- [Kutipan Dokumen]
Selasa, 06 Juni 2017

FIQIH HAJI




45logo STAIN ku bening cilik
Add caption
BAB I
PENDAHULUAN

A.      Latar Belakang
Haji merupakan rukun Islam yang kelima yang diwajibkan bagi seorang Muslim sekali sepanjang hidupnya bagi yang mampu melaksanakanya, Setiap perbuatan dalam ibadah haji sebenarnya mengandung rahasia, contoh seperti ihrom sebagai upacara pertama maksudnya adalah bahwa manusia harus melepaskan diri dari hawa nafsu dan hanya mengahadap diri kepada Allah Yang Maha Agung. Memperteguh iman dan takwa kepada allah SWT karena dalam ibadah tersebut diliputi dengan penuh kekhusyu'an, Ibadah haji menambahkan jiwa tauhid yang tinggi
Ibadah haji adalah sebagai tindak lanjut dalam pembentukan sikap mental dan akhlak yang mulia. Ibadah haji adalah merupakan pernyataan umat islam seluruh dunia menjadi umat yang satu karena memiliki persamaan atau satu akidah. Memperkuat fisik dan mental, kerena ibadah haji maupun umrah merupakan ibadah yang berat memerlukan persiapan fisik yang kuat, biaya besar dan memerlukan kesabaran serta ketabahan dalam menghadapi segala godaan dan rintangan. Ibadah haji Menumbuhkan semangat berkorban, baik harta, benda, jiwa besar dan pemurah, tenaga serta waktu untuk melakukannya.
Dengan melaksanakan ibadah haji bisa dimanfaatkan untuk membangun persatuan dan kesatuan umat Islam sedunia. Ibadah haji merupakan muktamar akbar umat islam sedunia, yang peserta-pesertanya berdatangan dari seluruh penjuru dunia dan Ka'bahlah yang menjadi simbol kesatuan dan persatuan.

B.       Rumusan Masalah
1.        Apa Pengertian dan Dasar hukum pelaksanaan ibadah haji?
2.        Apa syarat, rukun, wajib haji, sunnah haji?
3.        Apa larangan saat ihram dan denda haji?
4.        Apa pengertian umrah, rukun, miqat, dan wajib umrah?
5.        Apa problematika kontemporer haji?

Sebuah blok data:
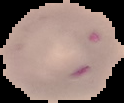
Cell region segmented out of the field of view; the surrounding area is masked to black. From a thin blood film. Image is 124×103 pixels. Malaria status: parasitized.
Name the parasite shown.
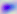

Toxoplasma gondii.

magnification: 400x
modality: micrograph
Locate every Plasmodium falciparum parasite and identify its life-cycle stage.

- [Petunjuk Tugas]
A. Buat ringkasan kutipan tentang fikih haji dalam dua kalimat.
B. Salin ulang baris-baris listing, dimulai dari baris yang memuat "Toxoplasma gondii." dan berlanjut sampai akhir listing, dengan kedua ujungnya ikut disertakan.

- [Hasil Latihan]
A. Haji adalah rukun Islam kelima yang wajib dilaksanakan sekali seumur hidup oleh Muslim yang mampu; ibadah ini memperteguh iman dan takwa, membentuk akhlak mulia, serta menuntut fisik yang kuat, biaya besar, dan kesabaran. Haji juga dapat dimanfaatkan untuk membangun persatuan umat Islam sedunia, dengan Ka'bah sebagai simbol kesatuan dan persatuan.

B.
Toxoplasma gondii.

magnification: 400x
modality: micrograph
Locate every Plasmodium falciparum parasite and identify its life-cycle stage.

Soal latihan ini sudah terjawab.